The creditors will meet on April 22 to decide whether to place the company into liquidation with debts in excess of $100 million, including more than $73 million owed to around 800 employees who lost their jobs last month.

The FTI report says the business does not have enough cash to pay the workers.

With unsecured creditors likely to receive no more than 50 cents in the dollar, responsibility for some of the unpaid redundancy entitlements of workers will fall to taxpayers under a federal government scheme.

The refinery’s owner, federal MP Clive Palmer, who is already being investigated by the Australian Securities and Investments Commission (ASIC) over his role in the business, which he bought in 2009.

Palmer said he “retired” from the business in 2013, when he entered federal politics, but last night the ABC’s “Four Corners” aired allegations that Palmer acted as a “shadow director”approving all expenditure at the refinery, using a pseudonymous email account under the name “Terry Smith”.

If Palmer is found to have acted in that capacity, he becomes legally liable in the same manner as an actual director.

Palmer has denied he approved spending at the refinery as a shadow director prior to it being placed in voluntary administration in January.

One the ABC’s “Lateline” program, shortly after the “Four Corners” story, Palmer attempted to explain that he was not responsible for the current state of Queensland Nickel, which during 2014-15, donated $5.9 million to the Palmer United Party.

Queensland Nickel donated another $288,516 to the PUP in the six months to December 2015.

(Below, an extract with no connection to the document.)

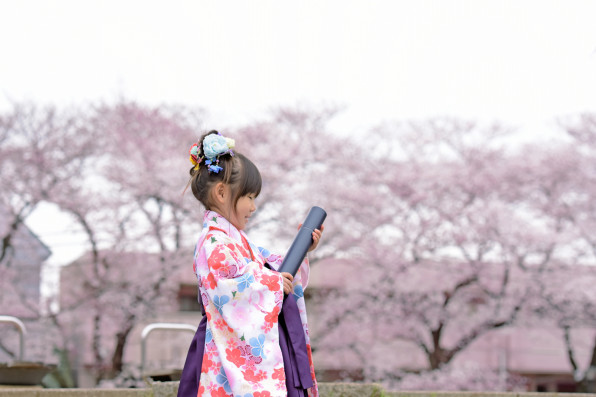 お知らせ 桜のお写真会 その他イベント Photoplace 空 Air 埼玉県南部から関東出張撮影 ニューボーンフォトからプロフィール撮影 ムービー制作まで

Four weeks ago, Palmer created a joint venture using two of his companies to take control of Queensland Nickel while it was under administration. The refinery shut and workers lost their jobs just a few days later, contrary to claims by the MP that he had “saved” the refinery for a second time.

On “Lateline” he said any expenditure he oversaw was for the joint venture.

“My role was set out in the joint venture agreement as a member of the joint venture committee to direct Queensland Nickel to make sure they complied with the terms of the agreement as a manager,” he said.

The administrator’s report also identifies potential breaches of the Corporations Act by Palmer and his nephew, Queensland Nickel managing director Clive Mensink.

“Our investigations indicate certain persons appointed as a director, or who may have acted in the capacity of a director may have contravened [several sections of the Corporations Act] as well as their fiduciary and common law duties,” the report says.

“Our observations indicate Mr Palmer, a former director of the company, appears to have acted as a shadow/de facto director of QN at all material times from February 2012 up to the date of our appointment on 18 January 2016.”

The administrators have also honed in on payments made to Palmer-related entities, saying: “We have identified significant transactions in value and quantum entered into by QN that appear to be both uncommercial and director-related transactions. These transactions could be recovered in a liquidation scenario.”